╭─ Source data
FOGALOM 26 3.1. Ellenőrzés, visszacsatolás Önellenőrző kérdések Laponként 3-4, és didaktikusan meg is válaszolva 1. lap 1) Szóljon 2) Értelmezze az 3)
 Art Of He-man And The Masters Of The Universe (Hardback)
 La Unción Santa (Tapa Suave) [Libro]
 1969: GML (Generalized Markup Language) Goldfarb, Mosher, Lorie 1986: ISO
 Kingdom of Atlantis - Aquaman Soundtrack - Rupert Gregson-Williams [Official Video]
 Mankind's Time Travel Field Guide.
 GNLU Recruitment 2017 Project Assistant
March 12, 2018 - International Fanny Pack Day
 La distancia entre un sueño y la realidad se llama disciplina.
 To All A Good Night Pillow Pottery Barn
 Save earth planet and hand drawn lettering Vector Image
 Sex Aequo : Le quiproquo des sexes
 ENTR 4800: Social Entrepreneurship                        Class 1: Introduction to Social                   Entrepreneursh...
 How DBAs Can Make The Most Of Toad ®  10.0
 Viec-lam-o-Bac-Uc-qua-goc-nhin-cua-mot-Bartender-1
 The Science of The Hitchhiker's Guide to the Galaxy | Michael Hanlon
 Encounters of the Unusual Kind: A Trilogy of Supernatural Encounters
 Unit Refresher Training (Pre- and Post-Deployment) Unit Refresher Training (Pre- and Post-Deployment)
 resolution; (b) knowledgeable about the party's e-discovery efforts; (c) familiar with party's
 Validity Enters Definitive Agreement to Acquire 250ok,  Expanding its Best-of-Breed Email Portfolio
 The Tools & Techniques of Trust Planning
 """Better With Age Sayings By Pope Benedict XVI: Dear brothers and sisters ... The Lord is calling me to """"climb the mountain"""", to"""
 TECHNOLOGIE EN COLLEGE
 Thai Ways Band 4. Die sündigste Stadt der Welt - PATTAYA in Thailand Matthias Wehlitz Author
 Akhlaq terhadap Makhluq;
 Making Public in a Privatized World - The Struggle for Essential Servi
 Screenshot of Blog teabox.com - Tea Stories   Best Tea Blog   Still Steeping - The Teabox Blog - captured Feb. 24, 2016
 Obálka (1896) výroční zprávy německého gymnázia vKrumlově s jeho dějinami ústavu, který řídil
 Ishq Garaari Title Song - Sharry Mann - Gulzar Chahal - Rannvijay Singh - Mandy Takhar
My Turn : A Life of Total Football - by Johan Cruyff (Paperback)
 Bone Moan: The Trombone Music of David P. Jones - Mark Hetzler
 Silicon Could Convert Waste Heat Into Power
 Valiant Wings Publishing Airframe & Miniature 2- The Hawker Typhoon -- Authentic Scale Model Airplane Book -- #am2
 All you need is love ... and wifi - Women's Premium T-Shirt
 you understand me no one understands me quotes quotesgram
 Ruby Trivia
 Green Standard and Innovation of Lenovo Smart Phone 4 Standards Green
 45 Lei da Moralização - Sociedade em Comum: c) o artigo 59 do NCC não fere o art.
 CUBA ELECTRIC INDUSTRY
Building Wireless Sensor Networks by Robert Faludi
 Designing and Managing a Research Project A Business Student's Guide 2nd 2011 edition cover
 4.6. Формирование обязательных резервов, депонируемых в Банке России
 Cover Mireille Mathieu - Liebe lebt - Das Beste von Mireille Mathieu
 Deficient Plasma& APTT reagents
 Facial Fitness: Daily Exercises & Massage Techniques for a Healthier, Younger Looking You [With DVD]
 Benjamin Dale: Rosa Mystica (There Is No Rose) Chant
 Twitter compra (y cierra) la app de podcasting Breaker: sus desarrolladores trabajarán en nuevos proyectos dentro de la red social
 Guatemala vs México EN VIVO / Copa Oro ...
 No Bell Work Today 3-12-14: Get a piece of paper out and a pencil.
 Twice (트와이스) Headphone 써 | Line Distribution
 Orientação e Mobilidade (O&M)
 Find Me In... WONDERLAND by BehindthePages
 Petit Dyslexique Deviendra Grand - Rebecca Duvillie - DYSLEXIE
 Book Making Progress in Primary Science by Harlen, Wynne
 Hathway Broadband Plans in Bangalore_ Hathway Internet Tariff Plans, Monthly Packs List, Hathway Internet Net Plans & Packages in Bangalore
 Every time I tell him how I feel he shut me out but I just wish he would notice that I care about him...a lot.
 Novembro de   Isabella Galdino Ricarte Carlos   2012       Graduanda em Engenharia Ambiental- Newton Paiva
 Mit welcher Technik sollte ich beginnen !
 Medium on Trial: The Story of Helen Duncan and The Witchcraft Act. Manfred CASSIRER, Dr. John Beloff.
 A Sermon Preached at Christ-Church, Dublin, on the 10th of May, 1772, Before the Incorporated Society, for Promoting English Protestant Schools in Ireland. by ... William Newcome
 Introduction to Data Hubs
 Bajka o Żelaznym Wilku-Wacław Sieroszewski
╰─
*Task directions*:
All entries are to be reproduced verbatim, with none omitted.

*Solution below*:
FOGALOM 26 3.1. Ellenőrzés, visszacsatolás Önellenőrző kérdések Laponként 3-4, és didaktikusan meg is válaszolva 1. lap 1) Szóljon 2) Értelmezze az 3)
 Art Of He-man And The Masters Of The Universe (Hardback)
 La Unción Santa (Tapa Suave) [Libro]
 1969: GML (Generalized Markup Language) Goldfarb, Mosher, Lorie 1986: ISO
 Kingdom of Atlantis - Aquaman Soundtrack - Rupert Gregson-Williams [Official Video]
 Mankind's Time Travel Field Guide.
 GNLU Recruitment 2017 Project Assistant
March 12, 2018 - International Fanny Pack Day
 La distancia entre un sueño y la realidad se llama disciplina.
 To All A Good Night Pillow Pottery Barn
 Save earth planet and hand drawn lettering Vector Image
 Sex Aequo : Le quiproquo des sexes
 ENTR 4800: Social Entrepreneurship                        Class 1: Introduction to Social                   Entrepreneursh...
 How DBAs Can Make The Most Of Toad ®  10.0
 Viec-lam-o-Bac-Uc-qua-goc-nhin-cua-mot-Bartender-1
 The Science of The Hitchhiker's Guide to the Galaxy | Michael Hanlon
 Encounters of the Unusual Kind: A Trilogy of Supernatural Encounters
 Unit Refresher Training (Pre- and Post-Deployment) Unit Refresher Training (Pre- and Post-Deployment)
 resolution; (b) knowledgeable about the party's e-discovery efforts; (c) familiar with party's
 Validity Enters Definitive Agreement to Acquire 250ok,  Expanding its Best-of-Breed Email Portfolio
 The Tools & Techniques of Trust Planning
 """Better With Age Sayings By Pope Benedict XVI: Dear brothers and sisters ... The Lord is calling me to """"climb the mountain"""", to"""
 TECHNOLOGIE EN COLLEGE
 Thai Ways Band 4. Die sündigste Stadt der Welt - PATTAYA in Thailand Matthias Wehlitz Author
 Akhlaq terhadap Makhluq;
 Making Public in a Privatized World - The Struggle for Essential Servi
 Screenshot of Blog teabox.com - Tea Stories   Best Tea Blog   Still Steeping - The Teabox Blog - captured Feb. 24, 2016
 Obálka (1896) výroční zprávy německého gymnázia vKrumlově s jeho dějinami ústavu, který řídil
 Ishq Garaari Title Song - Sharry Mann - Gulzar Chahal - Rannvijay Singh - Mandy Takhar
My Turn : A Life of Total Football - by Johan Cruyff (Paperback)
 Bone Moan: The Trombone Music of David P. Jones - Mark Hetzler
 Silicon Could Convert Waste Heat Into Power
 Valiant Wings Publishing Airframe & Miniature 2- The Hawker Typhoon -- Authentic Scale Model Airplane Book -- #am2
 All you need is love ... and wifi - Women's Premium T-Shirt
 you understand me no one understands me quotes quotesgram
 Ruby Trivia
 Green Standard and Innovation of Lenovo Smart Phone 4 Standards Green
 45 Lei da Moralização - Sociedade em Comum: c) o artigo 59 do NCC não fere o art.
 CUBA ELECTRIC INDUSTRY
Building Wireless Sensor Networks by Robert Faludi
 Designing and Managing a Research Project A Business Student's Guide 2nd 2011 edition cover
 4.6. Формирование обязательных резервов, депонируемых в Банке России
 Cover Mireille Mathieu - Liebe lebt - Das Beste von Mireille Mathieu
 Deficient Plasma& APTT reagents
 Facial Fitness: Daily Exercises & Massage Techniques for a Healthier, Younger Looking You [With DVD]
 Benjamin Dale: Rosa Mystica (There Is No Rose) Chant
 Twitter compra (y cierra) la app de podcasting Breaker: sus desarrolladores trabajarán en nuevos proyectos dentro de la red social
 Guatemala vs México EN VIVO / Copa Oro ...
 No Bell Work Today 3-12-14: Get a piece of paper out and a pencil.
 Twice (트와이스) Headphone 써 | Line Distribution
 Orientação e Mobilidade (O&M)
 Find Me In... WONDERLAND by BehindthePages
 Petit Dyslexique Deviendra Grand - Rebecca Duvillie - DYSLEXIE
 Book Making Progress in Primary Science by Harlen, Wynne
 Hathway Broadband Plans in Bangalore_ Hathway Internet Tariff Plans, Monthly Packs List, Hathway Internet Net Plans & Packages in Bangalore
 Every time I tell him how I feel he shut me out but I just wish he would notice that I care about him...a lot.
 Novembro de   Isabella Galdino Ricarte Carlos   2012       Graduanda em Engenharia Ambiental- Newton Paiva
 Mit welcher Technik sollte ich beginnen !
 Medium on Trial: The Story of Helen Duncan and The Witchcraft Act. Manfred CASSIRER, Dr. John Beloff.
 A Sermon Preached at Christ-Church, Dublin, on the 10th of May, 1772, Before the Incorporated Society, for Promoting English Protestant Schools in Ireland. by ... William Newcome
 Introduction to Data Hubs
 Bajka o Żelaznym Wilku-Wacław Sieroszewski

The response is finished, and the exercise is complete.